As you can see, the relative positioning of the books is the same when using the physical scale versus the psychological scale but, there still is some discrepancy between the EXACT placements under the two systems. PSYCHOPHYSICAL methods examine the relationship between the placement of objects on the two scales and attempts to establish principles or laws that connect the two. On the other hand, many stimuli or scalings we want to do involve some psychological (latent) dimension of people without any connection to a direct counterpart "physical" dimension. That is, we are interested in the second scale without any reference to the first scale. Such interests are called PSYCHOLOGICAL SCALINGS, and this is what this course is primarily about. A psychological scale looks similar to what is above and may be generically represented as follows: See part C on the graph above. P> If the "dimension" is permissiveness or dogmatism or intelligence or introversion ... where do people A, B, C, and D fall along this scale? Are they in the positions shown above ... or located differently? If their relative positions are correct, are the DISTANCES amongst them correct? In general, the goals of psychological scaling are: 1) to create a meaningful and valid scale, 2) to locate persons [or objects] in their correct relative positions, and 3) to arrive at distances amongst persons [or objects] that reflect true differences amongst them.

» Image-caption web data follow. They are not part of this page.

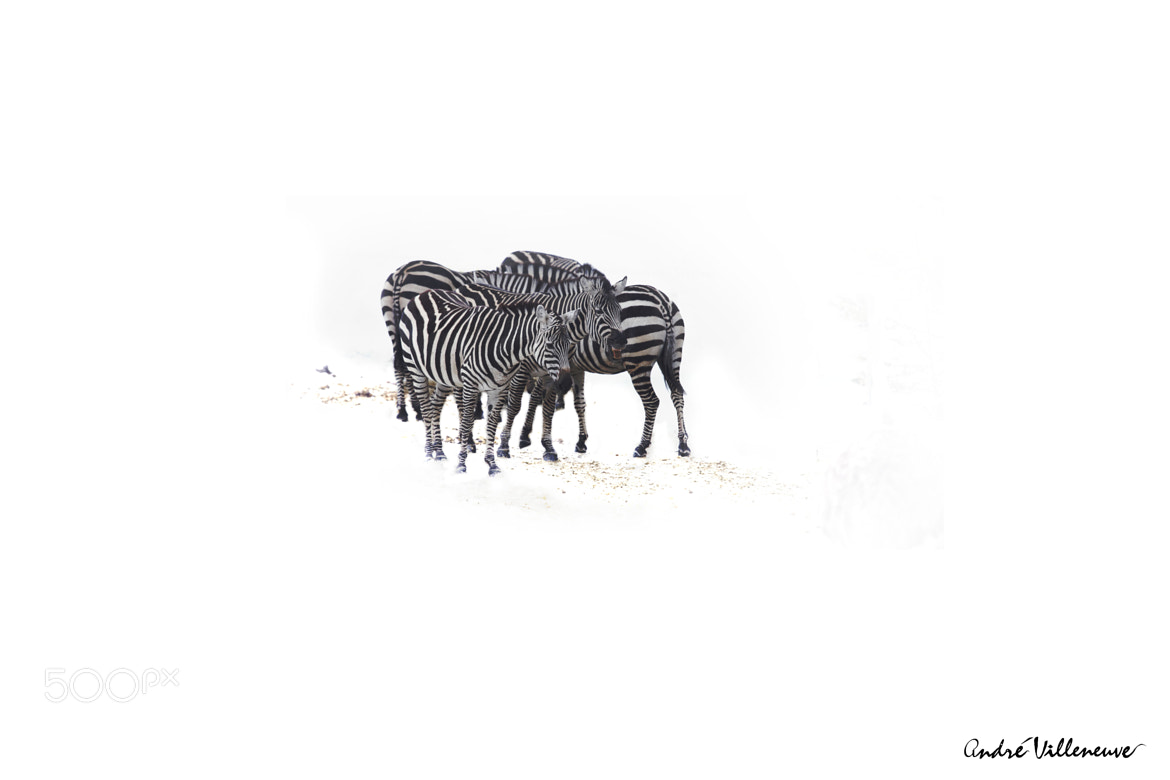 Photograph Zebras in winter by Andre Villeneuve on 500px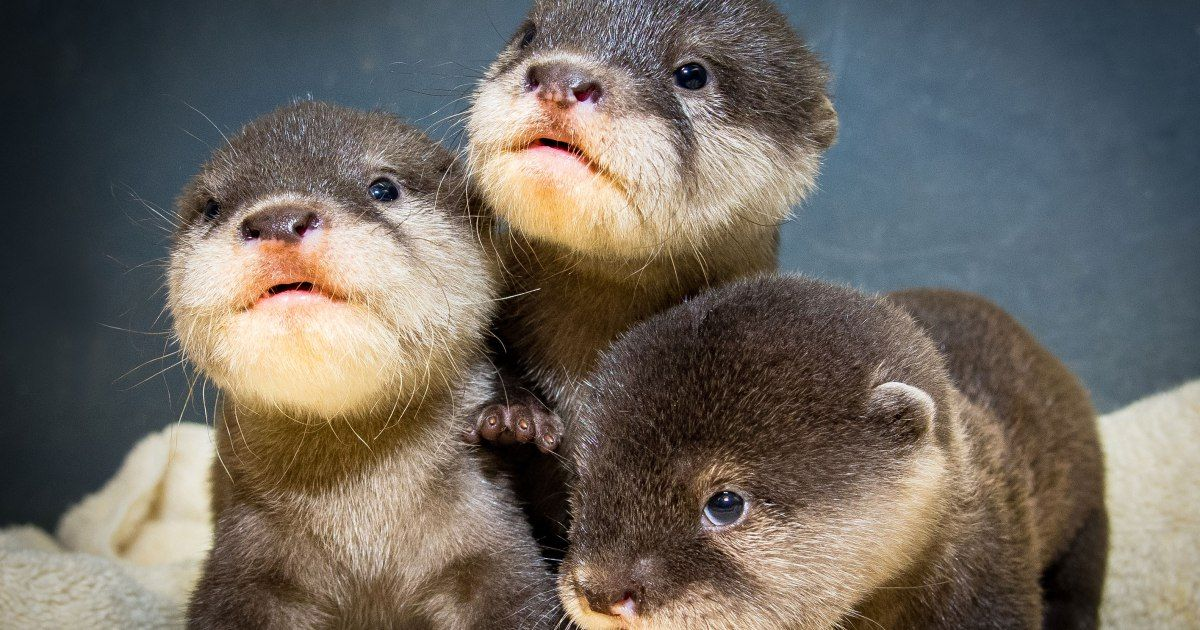Watch Otter Ly Adorable Trio Of Babies Make Debut Appearance In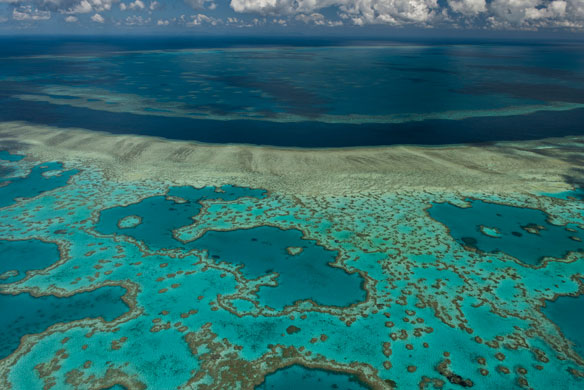 Great Barrier Reef Protecting Against Landslides, Tsunamis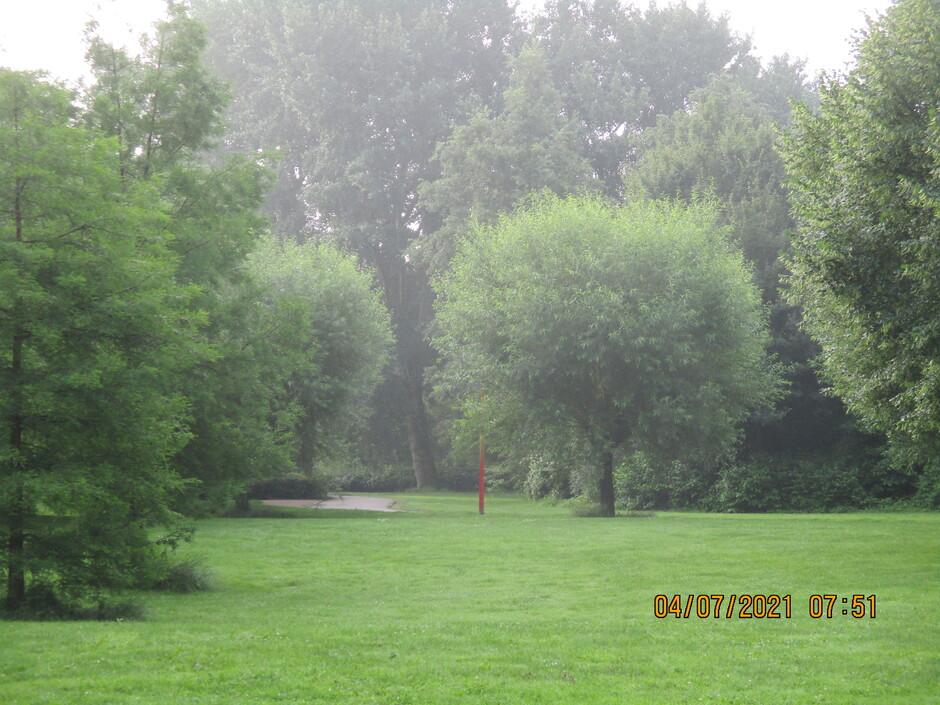 Dauw tussen de bomen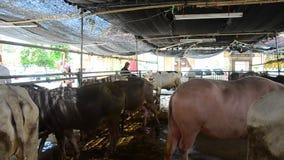 Ταϊλανδικοί λαοί της Ασίας που ταΐζουν τα τρόφιμα ελεύθερα η ζωή του προγράμματος βοοειδών και φιλανθρωπίας βούβαλων στη μάντρα γ απόθεμα βίντεο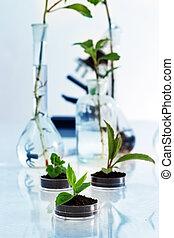 experimentera, med, flora, in, laboratory.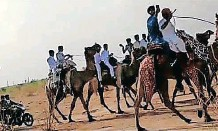 ??   IANS ?? WEDDING processions on camels have returned to Rajasthan.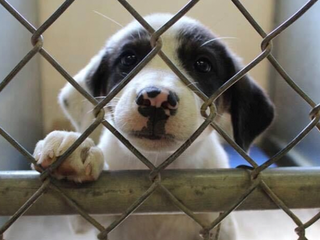 Dogs rescued from NM shelters travel to CO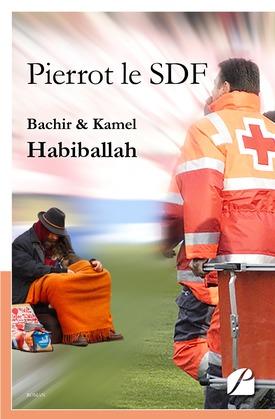 Pierrot le SDF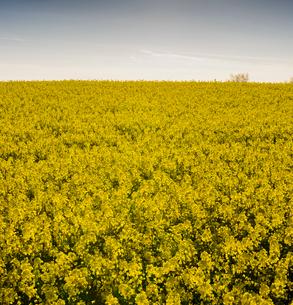 Sweden, Skane, Blooming rapeseed fieldの写真素材 [FYI02206875]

A scaling MODEL is a plan to develp a scale on which to place people or objects. For example, a scale could be:

Low ___________________________________________ High (permissiveness)

Where do people A, B, C, and D fall on this scale? That is the task of developing a scale using some scaling method or model. While we normally want to scale people, scaling is not limited to that. Concepts or notions could be scaled: where do different educational philosophies fit in on the scale of "permissiveness"?

If your ultimate goal is to scale people on some scale (permissiveness for example), how can we do it? One way of course would be to DIRECTLY ASK THEM to place themselves on the scale. You could give them the scale above with several reference points, and then see where they place themselves. Another way would be to DIRECTLY OBSERVE them in situations where permissiveness plays a role, and then make an assessment of the extent to which he or she is "permissive". Another way would be to develop stimulus items that have been calibrated for their "degree of permissiveness" and then see which items he or she agrees with or feels are most like themselves. In this way, the subject him or herself is NOT the one to decide on the extent of permissiveness but rather, some totalling of the item calibration values. There are positives and negatives with all these approaches; what are some?

A general schematic (see graph E above ... yeah, I know I got them labelled wrong!) for a scaling problem can be represented (in a simple form) as above. When scaling, there are at least 3 diminsions that come into play: people or objects, stimuli, and responses. "People" are those who you want to scale (P1, P2, etc.), by presenting them with various stimuli (S1, S2, etc.), and based on that ... people make responses (R1, R2, etc.) to the stimuli.

One example would be the presentation of the S1 ... "A good teacher gives assignments back in a timely manner"; that you give to P1 (Joe), who then makes R1 ... "I agree with that". Another example would be to present S1 and S2 simultaneously (two different objects) to P1, and ask which object is heavier ... "P1 says S2 is heavier".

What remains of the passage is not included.